Stored data entries:
----------

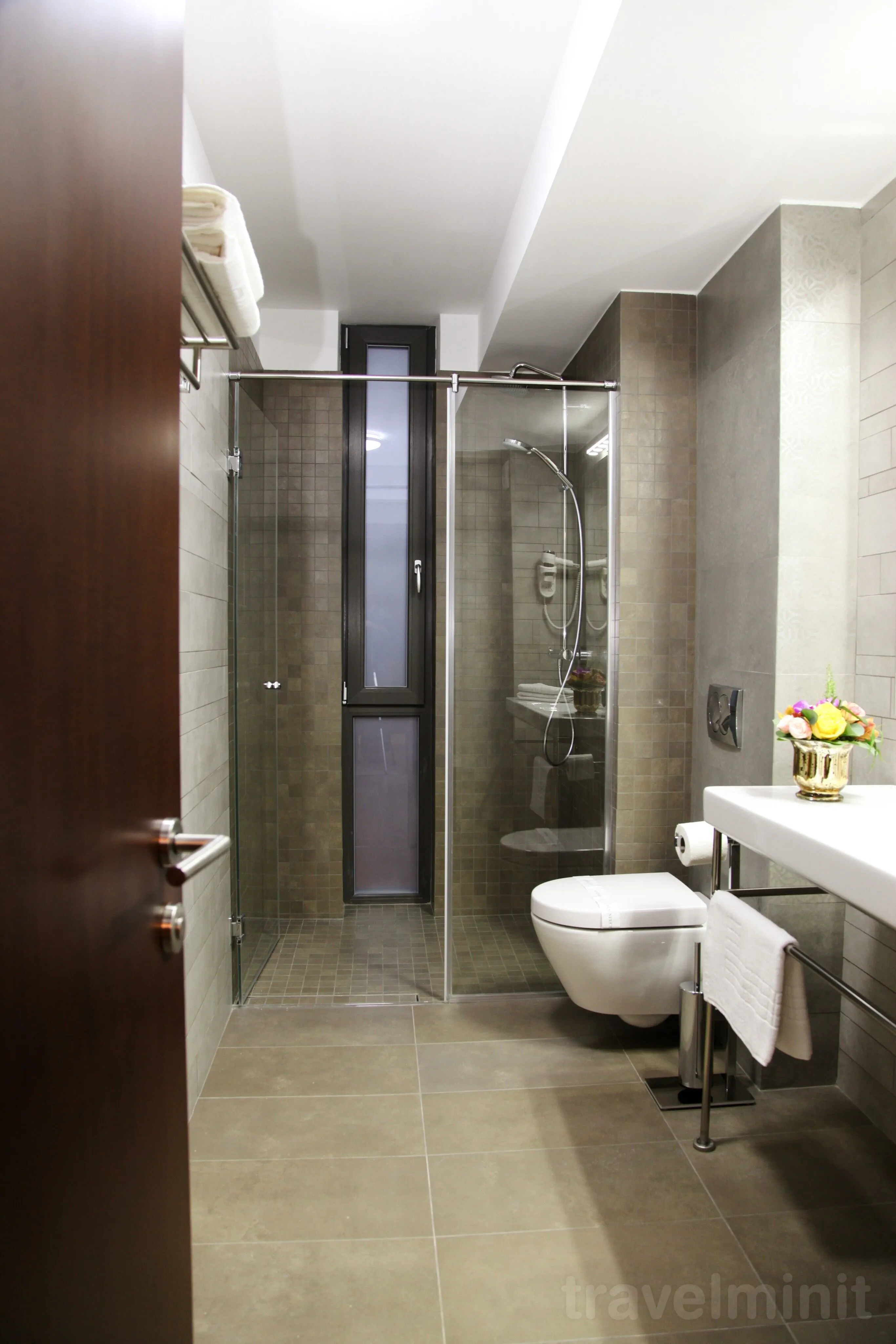 Hotel Victoria Bulevard Brașov – Brașov, România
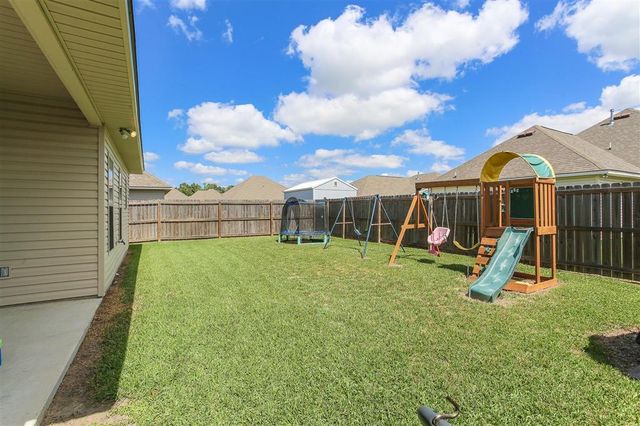 128 Haygood Pt Point, Sulphur, LA 70665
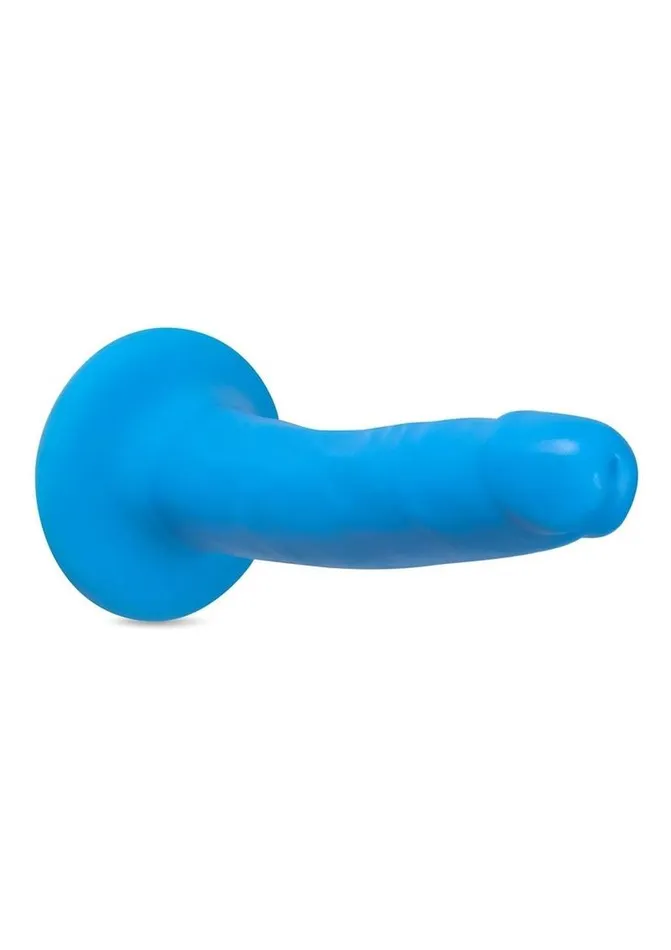 Neo Elite Female Sex Toys Neo Elite Silicone Dual Density Dildo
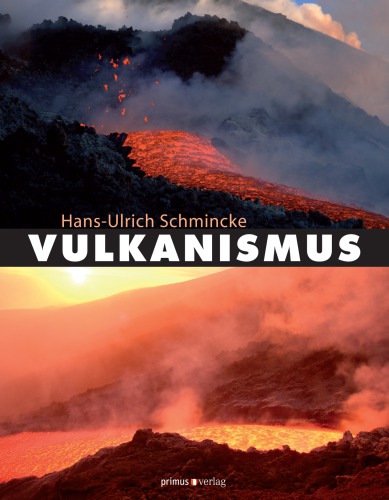 Vulkanismus.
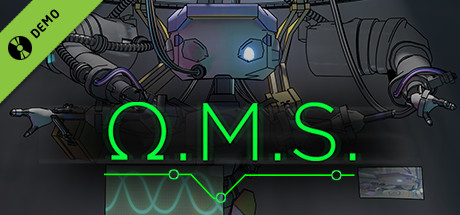 O.M.S Demo cover art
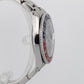 Rolex GMT-Master II PEPSI Swiss Only Stainless Steel 40mm 16710 Watch
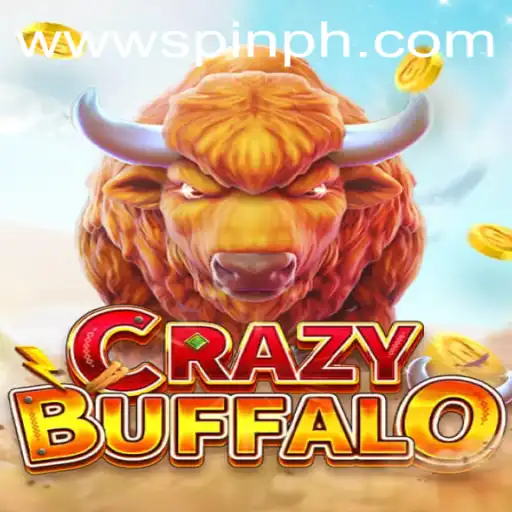 Unveiling CRAZYBUFFALO: The Thrilling SpinPH Game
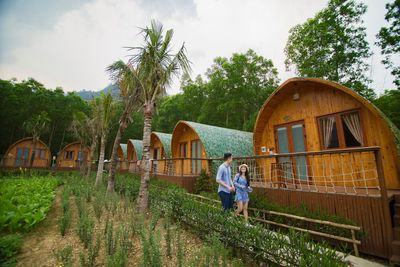 Du lịch Tết dương lịch: Mùa đông Quảng Bình có gì?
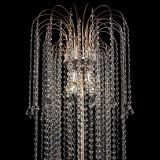 Торшер № 1 длинный густой  в Химках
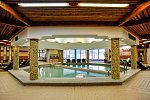 Hunguest Hotel Pelion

----------

* **Your assignment**: Please print out the entries above exactly. The pictures stay out.

* **Task output**:
 Hotel Victoria Bulevard Brașov – Brașov, România
 128 Haygood Pt Point, Sulphur, LA 70665
 Neo Elite Female Sex Toys Neo Elite Silicone Dual Density Dildo
 Vulkanismus.
 O.M.S Demo cover art
 Rolex GMT-Master II PEPSI Swiss Only Stainless Steel 40mm 16710 Watch
 Unveiling CRAZYBUFFALO: The Thrilling SpinPH Game
 Du lịch Tết dương lịch: Mùa đông Quảng Bình có gì?
 Торшер № 1 длинный густой  в Химках
 Hunguest Hotel Pelion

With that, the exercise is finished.